The dummies, waiting down by the door to be put outside, regarded each other in blank solemnity. A few big flies droned lazily about their still forms. Merton eyed the dusty floor, the gleaming counters, the curtains that shielded the shelves, with a new disdain. Sooner than he had thought he would bid them a last farewell. And to-day, at least, he was free of them--free to be on the lot at two, to shoot Western stuff.
Let to-morrow, with its old round of degrading tasks, take care of itself.
At 10:30 he was in church. He was not as attentive to the sermon as he should have been, for it now occurred to him that he had no stills of himself in the garb of a clergyman. This was worth considering, because he was not going to be one of those one-part actors. He would have a wide range of roles. He would be able to play anything. He wondered how the Rev. Otto Carmichael would take the request for a brief loan of one of his pulpit suits. Perhaps he was not so old as he looked; perhaps he might remember that he, too, had once been young and fired with high ideals. It would be worth trying. And the things could be returned after a brief studio session with Lowell Hardy. He saw himself cast in such a part, the handsome young clergyman, exponent of a muscular Christianity.
He comes to the toughest cattle town in all the great Southwest, determined to make honest men and good women of its sinning derelicts.
He wins the hearts of these rugged but misguided souls. Though at first they treat him rough, they learn to respect him, and they call him the fighting parson. Eventually he wins the hand in marriage of the youngest of the dance-hall denizens, a sweet young girl who despite her evil surroundings has remained as pure and good as she is beautiful.

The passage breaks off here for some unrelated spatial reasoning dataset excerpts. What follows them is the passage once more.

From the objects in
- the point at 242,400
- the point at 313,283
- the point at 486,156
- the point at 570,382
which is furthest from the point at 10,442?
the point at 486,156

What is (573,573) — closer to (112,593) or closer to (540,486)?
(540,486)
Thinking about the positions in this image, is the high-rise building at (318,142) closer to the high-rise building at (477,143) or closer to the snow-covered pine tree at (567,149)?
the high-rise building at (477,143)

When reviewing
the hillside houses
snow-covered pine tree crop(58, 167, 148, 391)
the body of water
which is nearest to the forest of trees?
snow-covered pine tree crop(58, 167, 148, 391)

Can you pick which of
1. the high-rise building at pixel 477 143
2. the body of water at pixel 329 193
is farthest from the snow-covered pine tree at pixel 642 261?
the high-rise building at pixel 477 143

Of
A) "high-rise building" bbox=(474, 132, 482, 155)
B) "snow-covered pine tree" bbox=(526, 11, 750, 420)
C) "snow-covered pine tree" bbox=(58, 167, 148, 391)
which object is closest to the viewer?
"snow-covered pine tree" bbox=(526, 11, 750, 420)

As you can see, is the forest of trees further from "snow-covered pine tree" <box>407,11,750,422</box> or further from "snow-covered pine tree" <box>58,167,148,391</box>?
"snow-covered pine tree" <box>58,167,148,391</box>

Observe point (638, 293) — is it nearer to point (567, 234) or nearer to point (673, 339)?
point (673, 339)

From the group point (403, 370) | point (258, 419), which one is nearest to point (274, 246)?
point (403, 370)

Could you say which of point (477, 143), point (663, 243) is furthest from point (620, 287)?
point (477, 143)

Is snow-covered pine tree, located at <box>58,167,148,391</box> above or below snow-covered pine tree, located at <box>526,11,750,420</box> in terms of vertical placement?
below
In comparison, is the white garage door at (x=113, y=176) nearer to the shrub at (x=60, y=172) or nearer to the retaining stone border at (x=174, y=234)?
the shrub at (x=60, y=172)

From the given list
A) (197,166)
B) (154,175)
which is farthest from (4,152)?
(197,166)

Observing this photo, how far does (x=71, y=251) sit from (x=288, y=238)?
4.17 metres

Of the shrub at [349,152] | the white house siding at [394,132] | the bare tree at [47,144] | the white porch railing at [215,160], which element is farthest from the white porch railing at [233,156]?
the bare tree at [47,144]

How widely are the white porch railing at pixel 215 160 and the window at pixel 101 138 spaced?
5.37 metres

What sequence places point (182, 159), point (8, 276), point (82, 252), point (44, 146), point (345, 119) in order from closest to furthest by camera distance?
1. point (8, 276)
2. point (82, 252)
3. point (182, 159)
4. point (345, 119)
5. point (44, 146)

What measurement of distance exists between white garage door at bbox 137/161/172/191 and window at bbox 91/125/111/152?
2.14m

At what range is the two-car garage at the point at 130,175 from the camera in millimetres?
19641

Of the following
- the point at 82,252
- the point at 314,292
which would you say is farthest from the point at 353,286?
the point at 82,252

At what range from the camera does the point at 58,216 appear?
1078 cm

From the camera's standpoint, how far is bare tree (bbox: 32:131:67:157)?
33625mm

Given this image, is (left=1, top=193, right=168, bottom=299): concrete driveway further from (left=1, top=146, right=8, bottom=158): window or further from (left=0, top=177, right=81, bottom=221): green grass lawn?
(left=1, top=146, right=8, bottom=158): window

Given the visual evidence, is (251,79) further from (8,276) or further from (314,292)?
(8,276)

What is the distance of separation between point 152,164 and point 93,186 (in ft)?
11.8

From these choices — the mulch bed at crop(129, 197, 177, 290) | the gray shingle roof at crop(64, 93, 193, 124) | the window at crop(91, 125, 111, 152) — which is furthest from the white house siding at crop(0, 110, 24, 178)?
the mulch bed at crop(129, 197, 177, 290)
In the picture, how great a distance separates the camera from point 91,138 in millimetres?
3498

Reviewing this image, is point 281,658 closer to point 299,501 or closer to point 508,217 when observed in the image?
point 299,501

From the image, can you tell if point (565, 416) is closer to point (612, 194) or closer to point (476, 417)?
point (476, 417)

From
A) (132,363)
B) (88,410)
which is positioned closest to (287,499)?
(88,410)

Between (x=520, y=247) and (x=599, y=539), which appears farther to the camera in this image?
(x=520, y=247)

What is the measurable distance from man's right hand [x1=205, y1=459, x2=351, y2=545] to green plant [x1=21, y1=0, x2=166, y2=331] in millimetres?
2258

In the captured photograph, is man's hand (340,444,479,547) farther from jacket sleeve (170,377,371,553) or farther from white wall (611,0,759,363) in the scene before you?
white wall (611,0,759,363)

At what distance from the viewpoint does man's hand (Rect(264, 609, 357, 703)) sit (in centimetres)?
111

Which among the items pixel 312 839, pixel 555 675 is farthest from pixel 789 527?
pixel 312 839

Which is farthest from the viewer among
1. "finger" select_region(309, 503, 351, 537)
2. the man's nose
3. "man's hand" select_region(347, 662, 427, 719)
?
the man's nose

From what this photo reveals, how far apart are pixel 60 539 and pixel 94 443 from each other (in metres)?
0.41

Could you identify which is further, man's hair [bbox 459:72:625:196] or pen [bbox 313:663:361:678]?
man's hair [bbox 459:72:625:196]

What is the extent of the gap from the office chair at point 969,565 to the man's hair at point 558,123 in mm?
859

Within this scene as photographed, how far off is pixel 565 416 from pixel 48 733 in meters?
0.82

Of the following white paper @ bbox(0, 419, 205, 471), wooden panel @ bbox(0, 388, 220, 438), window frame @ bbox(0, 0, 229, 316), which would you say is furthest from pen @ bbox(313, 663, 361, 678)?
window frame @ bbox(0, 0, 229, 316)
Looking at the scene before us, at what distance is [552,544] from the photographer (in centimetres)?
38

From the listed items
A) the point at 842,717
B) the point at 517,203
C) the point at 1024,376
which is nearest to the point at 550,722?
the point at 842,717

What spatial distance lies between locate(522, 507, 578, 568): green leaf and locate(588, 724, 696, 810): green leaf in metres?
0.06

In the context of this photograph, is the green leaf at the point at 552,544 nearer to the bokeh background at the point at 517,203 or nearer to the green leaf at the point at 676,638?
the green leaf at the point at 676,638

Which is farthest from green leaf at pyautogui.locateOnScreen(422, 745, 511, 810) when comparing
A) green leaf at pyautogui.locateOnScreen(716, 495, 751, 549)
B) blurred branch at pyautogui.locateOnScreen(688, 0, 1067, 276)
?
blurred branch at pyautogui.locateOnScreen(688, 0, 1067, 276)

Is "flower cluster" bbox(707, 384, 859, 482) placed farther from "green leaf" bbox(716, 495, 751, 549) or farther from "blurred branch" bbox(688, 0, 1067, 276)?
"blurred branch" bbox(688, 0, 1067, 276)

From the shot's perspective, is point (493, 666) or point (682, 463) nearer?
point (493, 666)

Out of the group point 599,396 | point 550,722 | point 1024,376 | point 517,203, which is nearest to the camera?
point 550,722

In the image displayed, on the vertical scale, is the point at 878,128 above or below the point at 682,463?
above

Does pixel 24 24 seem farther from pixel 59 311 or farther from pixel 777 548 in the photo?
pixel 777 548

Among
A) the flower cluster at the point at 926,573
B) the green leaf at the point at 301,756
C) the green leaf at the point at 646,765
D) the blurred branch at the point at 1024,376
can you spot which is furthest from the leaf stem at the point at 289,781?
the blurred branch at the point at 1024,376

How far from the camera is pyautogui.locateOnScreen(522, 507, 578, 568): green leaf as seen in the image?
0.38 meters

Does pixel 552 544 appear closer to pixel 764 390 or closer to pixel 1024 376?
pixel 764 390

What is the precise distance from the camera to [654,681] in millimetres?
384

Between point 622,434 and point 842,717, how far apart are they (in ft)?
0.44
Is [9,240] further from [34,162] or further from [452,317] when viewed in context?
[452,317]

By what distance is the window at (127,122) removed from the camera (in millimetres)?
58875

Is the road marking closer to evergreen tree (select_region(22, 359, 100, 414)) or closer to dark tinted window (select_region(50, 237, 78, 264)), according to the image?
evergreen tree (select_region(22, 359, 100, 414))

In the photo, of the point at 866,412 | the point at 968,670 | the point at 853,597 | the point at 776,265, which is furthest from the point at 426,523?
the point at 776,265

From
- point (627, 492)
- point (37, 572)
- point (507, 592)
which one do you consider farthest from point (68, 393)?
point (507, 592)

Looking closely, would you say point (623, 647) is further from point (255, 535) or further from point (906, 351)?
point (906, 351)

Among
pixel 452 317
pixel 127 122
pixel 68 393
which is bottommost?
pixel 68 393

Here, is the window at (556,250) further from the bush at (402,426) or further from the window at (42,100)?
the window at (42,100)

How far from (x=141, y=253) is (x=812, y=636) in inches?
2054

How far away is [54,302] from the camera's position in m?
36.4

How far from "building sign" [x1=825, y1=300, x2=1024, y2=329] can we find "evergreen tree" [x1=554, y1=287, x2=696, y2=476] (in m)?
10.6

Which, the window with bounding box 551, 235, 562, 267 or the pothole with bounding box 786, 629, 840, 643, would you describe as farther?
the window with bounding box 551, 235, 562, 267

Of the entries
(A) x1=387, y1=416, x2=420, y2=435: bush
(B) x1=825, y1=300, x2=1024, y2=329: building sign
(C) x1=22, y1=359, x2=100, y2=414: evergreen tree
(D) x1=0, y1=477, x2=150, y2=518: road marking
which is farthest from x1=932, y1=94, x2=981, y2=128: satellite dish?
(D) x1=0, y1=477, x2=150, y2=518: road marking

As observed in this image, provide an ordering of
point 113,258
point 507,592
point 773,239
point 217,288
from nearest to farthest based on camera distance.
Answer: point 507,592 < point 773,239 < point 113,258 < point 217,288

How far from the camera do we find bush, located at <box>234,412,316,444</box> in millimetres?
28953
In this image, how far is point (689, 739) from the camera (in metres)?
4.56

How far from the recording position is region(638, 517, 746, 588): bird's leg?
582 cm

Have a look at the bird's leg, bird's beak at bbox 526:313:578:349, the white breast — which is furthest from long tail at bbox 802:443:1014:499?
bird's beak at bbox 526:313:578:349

Anyway, if he had those clothes for an hour or two while the artist made a few studies of him he would have something else to show directors in search of fresh talent.
After church he ate a lonely meal served by Metta Judson at the Gashwiler residence. The Gashwilers were on their accustomed Sabbath visit to the distant farm of Mrs. Gashwiler's father. But as he ate he became conscious that the Gashwiler influence was not wholly withdrawn.